Did I mention I like chocolate? No? Well, I do.
Since the Feckers got old enough to stand on a stool, my life has been one long round of trying to find new hiding places for my precious supplies. A few years ago I realised that my fool-proof system of hiding it in the brussel sprout bag in the freezer was in danger of being discovered (before this the Feckers wouldn't look at any foodstuff that required more than 3 minutes in the microwave).
A solution was sought, and very cleverly came in the guise of a safe.
"Just punch the number in and hey presto" the MD said.

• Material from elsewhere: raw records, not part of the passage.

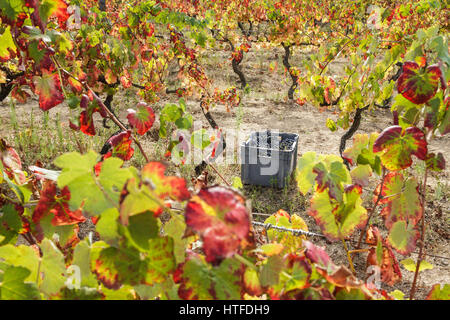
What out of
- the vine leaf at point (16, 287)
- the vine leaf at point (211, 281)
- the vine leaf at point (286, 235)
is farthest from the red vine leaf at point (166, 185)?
the vine leaf at point (286, 235)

Fantastic! Not only a place to squirrel away all me choc, but also somewhere to store all those things that had now come under the new Fecker rules of 'what's yours is mine, and what's mine is, very definitely, only mine'.
"What was the number again?" I said, late one night.
The MD reminded me.
"It says ERROR" I said.
"Don't be silly" he said, coming to rescue me from my slightly blonde moment.
"Okay, yes, it does say 'error'. You must have changed the number"
There followed a very rude response and then a couple of hours of experimentation with a screwdriver, a nail file and a hammer. There was even a nasty moment with an axe that was tried after we had dropped it off the top patio a couple of times.
To cut a long night short - we ended up phoning a friend who dabbles in locksmithery and he came the following morning to put me out of my misery.
"You put too much in there," he said "there is an internal reset button".
I learned my lesson. My supplies are now safely distributed between my knicker drawer, the breadmaker, the tin marked 'nails' and a, well, not going to say the last one because that is only for me to know!